Against this background, imposing mandatory participation of airlines in ADR procedures would not effectively address the underlying issues and could potentially lead to further complications and dissatisfaction among consumers and traders. We are also concerned that it would be disproportionate to single out one sector for special treatment in horizontal EU legislation.

Mandatory ADR would also be an additional cost of doing business for those carriers who do not currently have ADR arrangements in place, and in particular non-Community carriers with very limited service to the European Union. Member States should avoid creating unintentional barriers to market entry that might hamper the sustainable development of Europe’s air connectivity and the competitiveness of its aviation market.

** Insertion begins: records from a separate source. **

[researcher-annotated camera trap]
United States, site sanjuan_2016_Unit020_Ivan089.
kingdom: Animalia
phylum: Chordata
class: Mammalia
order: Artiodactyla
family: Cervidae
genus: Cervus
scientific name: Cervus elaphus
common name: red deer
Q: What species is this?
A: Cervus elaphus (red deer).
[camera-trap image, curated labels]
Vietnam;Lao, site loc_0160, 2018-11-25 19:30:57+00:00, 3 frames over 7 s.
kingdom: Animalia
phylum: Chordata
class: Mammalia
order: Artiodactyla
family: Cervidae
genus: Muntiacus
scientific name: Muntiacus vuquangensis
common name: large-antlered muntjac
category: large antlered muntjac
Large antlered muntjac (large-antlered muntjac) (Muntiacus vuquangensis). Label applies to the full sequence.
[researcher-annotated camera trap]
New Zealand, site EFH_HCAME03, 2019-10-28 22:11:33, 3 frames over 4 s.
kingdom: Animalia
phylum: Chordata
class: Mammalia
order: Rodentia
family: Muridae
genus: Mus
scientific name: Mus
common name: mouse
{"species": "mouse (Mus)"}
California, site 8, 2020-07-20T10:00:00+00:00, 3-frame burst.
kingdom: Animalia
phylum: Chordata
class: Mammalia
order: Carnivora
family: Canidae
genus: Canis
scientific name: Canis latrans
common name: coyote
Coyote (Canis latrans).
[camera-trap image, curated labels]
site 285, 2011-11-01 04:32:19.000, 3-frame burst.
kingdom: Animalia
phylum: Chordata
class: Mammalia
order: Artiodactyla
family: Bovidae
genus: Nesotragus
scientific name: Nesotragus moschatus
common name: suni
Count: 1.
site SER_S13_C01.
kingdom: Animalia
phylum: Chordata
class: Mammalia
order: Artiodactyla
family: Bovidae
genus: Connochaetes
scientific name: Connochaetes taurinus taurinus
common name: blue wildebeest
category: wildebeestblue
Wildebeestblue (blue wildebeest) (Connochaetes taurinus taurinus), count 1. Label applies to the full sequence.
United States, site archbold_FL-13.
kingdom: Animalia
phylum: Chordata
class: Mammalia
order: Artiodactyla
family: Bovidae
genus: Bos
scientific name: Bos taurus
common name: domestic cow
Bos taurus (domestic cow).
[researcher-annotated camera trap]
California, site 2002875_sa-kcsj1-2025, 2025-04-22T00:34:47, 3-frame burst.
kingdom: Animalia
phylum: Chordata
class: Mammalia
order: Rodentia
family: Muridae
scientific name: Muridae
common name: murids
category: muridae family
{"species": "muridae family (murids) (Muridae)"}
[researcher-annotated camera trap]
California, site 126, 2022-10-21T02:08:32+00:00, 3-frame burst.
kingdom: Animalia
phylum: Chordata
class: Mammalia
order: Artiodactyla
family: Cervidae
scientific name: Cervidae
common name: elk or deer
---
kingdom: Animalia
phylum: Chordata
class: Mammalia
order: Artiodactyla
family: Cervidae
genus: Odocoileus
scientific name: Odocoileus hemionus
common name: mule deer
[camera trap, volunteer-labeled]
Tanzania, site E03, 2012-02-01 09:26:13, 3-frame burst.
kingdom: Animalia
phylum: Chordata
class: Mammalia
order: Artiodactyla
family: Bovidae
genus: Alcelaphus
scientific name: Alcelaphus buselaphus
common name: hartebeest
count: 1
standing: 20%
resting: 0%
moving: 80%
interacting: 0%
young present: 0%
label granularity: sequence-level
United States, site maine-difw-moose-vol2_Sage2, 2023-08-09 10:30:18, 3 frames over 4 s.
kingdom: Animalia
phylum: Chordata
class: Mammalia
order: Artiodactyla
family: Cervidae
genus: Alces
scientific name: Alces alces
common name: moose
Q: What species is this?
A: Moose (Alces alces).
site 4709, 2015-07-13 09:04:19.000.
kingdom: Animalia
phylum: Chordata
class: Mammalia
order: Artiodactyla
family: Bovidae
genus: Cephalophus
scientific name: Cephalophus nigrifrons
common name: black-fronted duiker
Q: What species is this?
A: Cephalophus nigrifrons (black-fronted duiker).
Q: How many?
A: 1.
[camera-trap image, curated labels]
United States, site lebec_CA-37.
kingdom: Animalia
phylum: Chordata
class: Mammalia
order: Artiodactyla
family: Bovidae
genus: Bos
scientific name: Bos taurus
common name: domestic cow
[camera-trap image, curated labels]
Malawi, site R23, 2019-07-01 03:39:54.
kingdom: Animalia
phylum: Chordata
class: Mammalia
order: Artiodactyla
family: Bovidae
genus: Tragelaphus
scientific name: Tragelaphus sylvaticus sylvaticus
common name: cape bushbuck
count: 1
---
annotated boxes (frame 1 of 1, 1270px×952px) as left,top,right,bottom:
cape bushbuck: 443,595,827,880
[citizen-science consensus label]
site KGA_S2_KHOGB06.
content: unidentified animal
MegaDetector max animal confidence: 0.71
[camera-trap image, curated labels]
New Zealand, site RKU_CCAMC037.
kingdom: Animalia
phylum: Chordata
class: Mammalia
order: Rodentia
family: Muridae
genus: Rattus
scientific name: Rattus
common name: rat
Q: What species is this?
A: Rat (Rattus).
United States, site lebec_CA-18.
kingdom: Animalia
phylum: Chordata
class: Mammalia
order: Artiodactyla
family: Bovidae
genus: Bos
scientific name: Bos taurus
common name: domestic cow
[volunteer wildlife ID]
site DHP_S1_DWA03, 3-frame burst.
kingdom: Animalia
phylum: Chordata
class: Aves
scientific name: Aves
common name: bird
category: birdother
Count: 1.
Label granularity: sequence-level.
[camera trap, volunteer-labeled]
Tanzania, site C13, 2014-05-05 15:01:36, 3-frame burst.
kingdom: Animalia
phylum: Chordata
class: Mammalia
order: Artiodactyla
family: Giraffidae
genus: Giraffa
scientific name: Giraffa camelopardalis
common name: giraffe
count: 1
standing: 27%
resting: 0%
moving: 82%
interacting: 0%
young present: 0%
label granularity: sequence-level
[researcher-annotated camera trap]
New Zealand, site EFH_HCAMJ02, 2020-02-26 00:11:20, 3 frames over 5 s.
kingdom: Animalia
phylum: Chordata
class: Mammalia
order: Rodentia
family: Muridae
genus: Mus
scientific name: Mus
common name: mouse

Moreover, in most Member States there are only one or two approved ADR providers at present. Where these are private sector enterprises, there is a serious concern among airlines that a mandatory ADR regime would create an effective monopoly or duopoly situation and could lead to increased costs as well as reduced service levels.

As recognised by the European Commission and by the TRAN Committee, it is most appropriate that Member States have the flexibility to decide whether or not to mandate participation in ADR procedures, considering the national circumstances as well as the capacity, competence, and specialisation of the national ADR bodies. The proposal already seeks to encourage greater participation in ADR proceedings by requiring traders to provide written explanations whenever they refuse to participate in the procedure. Moreover, the European Consumer Centres will play an important role in advising consumers (and traders) on how to seek redress in cross-border disputes.

We therefore urge the Member States to preserve the voluntary nature of ADR schemes and promote the development of specialised, high-quality ADR bodies. Any decisions to mandate participation of airlines in ADR should only be considered at the national level.